• EXERCISE OBJECTIVE:
Please write what comes next in the passage on scalefactor estimation, picking up after its final sentence.

• TEXT PROVIDED:
At S1118, base scalefactor estimation controller 402 invokes spectrum band base scalefactor generating module 410 to perform a fourth stage of the base scalefactor estimation process by generating a base scalefactor, Scf_base, for the SFB based on the spectrum value scalefactor generated at S1112, and as described above with respect to equation [10], and operation of the process concludes at S1120.

At S1120, if base scalefactor estimation controller 402 determines that the last SFB of the selected channel has been processed, operation of the process continues at S1122; otherwise, operation of the process continues at S1108.

At S1122, if base scalefactor estimation controller 402 determines that the last channel of the received frame has been processed, operation of the process continues at S1124; otherwise, operation of the process continues at S1106.

At S1124, if base scalefactor estimation controller 402 determines that the last frame has been processed, operation of the process completes at S1126; otherwise, operation of the process continues at S1104.

FIG. 12 is a flow-chart of an example of a process for estimating a band scalefactor performed by the band scalefactor estimation module of FIG. 5. As shown in FIG. 12, operation of process 1200 begins at S1202 and proceeds to S1204.

At S1204, band scalefactor estimation controller 502 receives base scalefactors, Scf_base, estimated for each of the SFBs of a first/next frame, e.g., generated as described above with respect to FIG. 4 and FIG. 11, and operation of the process continues at S1206.

At S1206, band scalefactor estimation controller 502 selects a first/next channel in the current frame, and operation of the process continues at S1208.

At S1208, band scalefactor estimation controller 502 selects a first/next SFB in the selected channel, and operation of the process continues at S1210.

At S1210, if band scalefactor estimation controller 502 determines that the selected SFB is the first SFB of the current frame of the selected channel, operation of the process continues at S1212; otherwise, operation of the process continues at S1222.

At S1212, if band scalefactor estimation controller 502 determines that the current frame is the first frame of the selected channel, operation of the process continues at S1214; otherwise, operation of the process continues at S1216.

At S1214, band scalefactor estimation controller 502 sets the delta scalefactor value SFB_delta to 0, operation of the process continues at S1216.

At S1216, if band scalefactor estimation controller 502 determines that the current frame is not the first frame of the selected channel, operation of the process continues at S1218; otherwise, operation of the process continues at S1220.

At S1218, band scalefactor estimation controller 502 sets the delta scalefactor value, SFB_delta, for the selected SFB to the sum of the global scalefactor steps, FrameScfAdj, applied to the last frame of the currently selected channel, processed by quantization and encoding module 120, as described above with respect to FIG. 7, and below with respect to FIG. 14, and operation of the process continues at S1220.

At S1220, band scalefactor estimation controller 502 invokes delta noise level module 504 to determine a delta noise level, deltaNoiseLevel, for the selected SFB, as described above with respect to equation [11], and operation of the process continues at S1222.

At S1222, if band scalefactor estimation controller 502 determines that the selected SFB is not the first SFB of the current frame of the selected channel, operation of the process continues at S1224; otherwise, operation of the process continues at S1226.

• GIVEN RECORDS:
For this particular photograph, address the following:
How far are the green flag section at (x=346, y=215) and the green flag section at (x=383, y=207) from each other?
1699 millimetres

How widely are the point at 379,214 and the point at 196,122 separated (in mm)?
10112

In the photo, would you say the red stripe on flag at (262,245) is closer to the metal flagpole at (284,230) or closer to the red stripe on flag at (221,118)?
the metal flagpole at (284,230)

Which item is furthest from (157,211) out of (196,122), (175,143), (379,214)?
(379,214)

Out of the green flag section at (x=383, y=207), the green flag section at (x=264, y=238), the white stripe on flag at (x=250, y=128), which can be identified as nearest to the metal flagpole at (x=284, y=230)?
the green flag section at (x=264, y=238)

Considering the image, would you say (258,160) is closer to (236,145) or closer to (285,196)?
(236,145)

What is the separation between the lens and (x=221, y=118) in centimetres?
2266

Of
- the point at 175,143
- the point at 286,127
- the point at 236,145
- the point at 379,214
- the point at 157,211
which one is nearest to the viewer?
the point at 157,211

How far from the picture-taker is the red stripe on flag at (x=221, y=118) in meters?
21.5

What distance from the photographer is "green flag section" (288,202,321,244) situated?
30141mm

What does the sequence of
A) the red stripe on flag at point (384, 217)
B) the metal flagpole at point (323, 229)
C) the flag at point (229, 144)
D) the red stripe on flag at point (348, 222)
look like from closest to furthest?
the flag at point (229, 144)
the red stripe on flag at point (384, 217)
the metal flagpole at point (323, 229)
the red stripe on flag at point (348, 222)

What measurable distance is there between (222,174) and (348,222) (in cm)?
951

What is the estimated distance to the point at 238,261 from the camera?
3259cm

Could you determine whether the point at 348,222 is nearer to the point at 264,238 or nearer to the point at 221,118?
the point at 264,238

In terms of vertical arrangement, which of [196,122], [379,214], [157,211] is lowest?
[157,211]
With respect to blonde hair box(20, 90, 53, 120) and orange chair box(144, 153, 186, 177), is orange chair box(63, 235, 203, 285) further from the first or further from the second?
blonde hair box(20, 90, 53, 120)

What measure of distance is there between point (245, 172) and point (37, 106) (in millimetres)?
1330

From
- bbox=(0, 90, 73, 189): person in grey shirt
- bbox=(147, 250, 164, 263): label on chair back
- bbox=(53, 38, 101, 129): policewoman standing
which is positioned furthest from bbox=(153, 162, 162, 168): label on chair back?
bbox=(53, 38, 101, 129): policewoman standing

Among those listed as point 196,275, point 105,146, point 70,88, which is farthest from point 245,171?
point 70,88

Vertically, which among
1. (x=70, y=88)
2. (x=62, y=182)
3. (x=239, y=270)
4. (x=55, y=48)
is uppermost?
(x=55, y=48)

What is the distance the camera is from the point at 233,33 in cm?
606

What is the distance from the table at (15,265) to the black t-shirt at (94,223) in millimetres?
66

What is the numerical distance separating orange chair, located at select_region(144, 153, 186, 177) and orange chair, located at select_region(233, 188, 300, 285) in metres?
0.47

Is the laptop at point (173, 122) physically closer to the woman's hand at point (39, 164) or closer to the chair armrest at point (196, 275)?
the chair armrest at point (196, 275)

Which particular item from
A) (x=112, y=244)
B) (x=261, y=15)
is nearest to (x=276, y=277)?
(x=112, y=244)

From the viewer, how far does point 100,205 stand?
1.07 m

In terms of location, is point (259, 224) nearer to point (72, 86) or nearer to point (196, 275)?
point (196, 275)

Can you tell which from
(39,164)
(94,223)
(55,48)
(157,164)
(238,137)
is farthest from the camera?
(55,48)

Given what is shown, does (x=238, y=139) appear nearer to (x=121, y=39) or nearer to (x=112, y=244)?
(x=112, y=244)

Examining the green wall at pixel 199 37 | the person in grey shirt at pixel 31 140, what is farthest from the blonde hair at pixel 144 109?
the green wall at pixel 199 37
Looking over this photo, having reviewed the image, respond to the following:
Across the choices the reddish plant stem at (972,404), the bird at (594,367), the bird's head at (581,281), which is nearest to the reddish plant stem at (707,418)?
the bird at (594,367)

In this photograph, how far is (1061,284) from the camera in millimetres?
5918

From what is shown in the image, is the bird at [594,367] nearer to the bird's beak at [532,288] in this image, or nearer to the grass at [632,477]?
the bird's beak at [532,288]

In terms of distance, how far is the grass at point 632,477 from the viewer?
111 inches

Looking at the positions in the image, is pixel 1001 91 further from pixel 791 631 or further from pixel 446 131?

• WRITTEN ANSWER:
At S1224, band scalefactor estimation controller 502 invokes delta scalefactor module 506 to determine a delta scalefactor, Scf_delta, for the selected SFB, based on the deltaNoiseLevel value determined at S1220, the base scalefactor value, Scf_base, determined for the SFB, as described above with respect to FIG. 11, and the relationship defined by equation [11]. Once an Scf_delta value is determined, operation of the process continues at S1226.

At S1226, band scalefactor estimation controller 502 invokes band scalefactor module 508 to determine a band scalefactor, Scf_band, for the selected SFB, based on the Scf_delta value determined at S1224, for the selected SFB, the base scalefactor value, Scf_base, determined for the SFB, as described above with respect to FIG. 11, and equation [12]. Once an Scf_band value is determined, operation of the process continues at S1228.

At S1228, if band scalefactor estimation controller 502 determines that the last SFB of the selected channel has been processed, operation of the process continues at S1230; otherwise, operation of the process continues at S1208.

At S1230, if band scalefactor estimation controller 502 determines that the last channel of the received frame has been processed, operation of the process continues at S1232; otherwise, operation of the process continues at S1206.

At S1232, if band scalefactor estimation controller 502 determines that the last frame has been processed, operation of the process completes at S1234; otherwise, operation of the process continues at S1204.

FIG. 13 is a flow-chart of an example of a process for avoiding frequency holes performed by the frequency hole avoidance module 118, as described above with respect to FIG. 6. As shown in FIG. 13, operation of process 1300 begins at S1302 and proceeds to S1304.

At S1304, hole avoidance controller 602 communicates with band scalefactor estimation controller 502 to receive the Scf_band vales estimated for the SFBs of a first/next frame and communicates with psychoacoustic module and signal processing toolset 104 to receive SFB spectrum values for the first/next frame, and operation of the process continues at S1306.

At S1306, hole avoidance controller 602 selects a first/next channel in the current frame, and operation of the process continues at S1308.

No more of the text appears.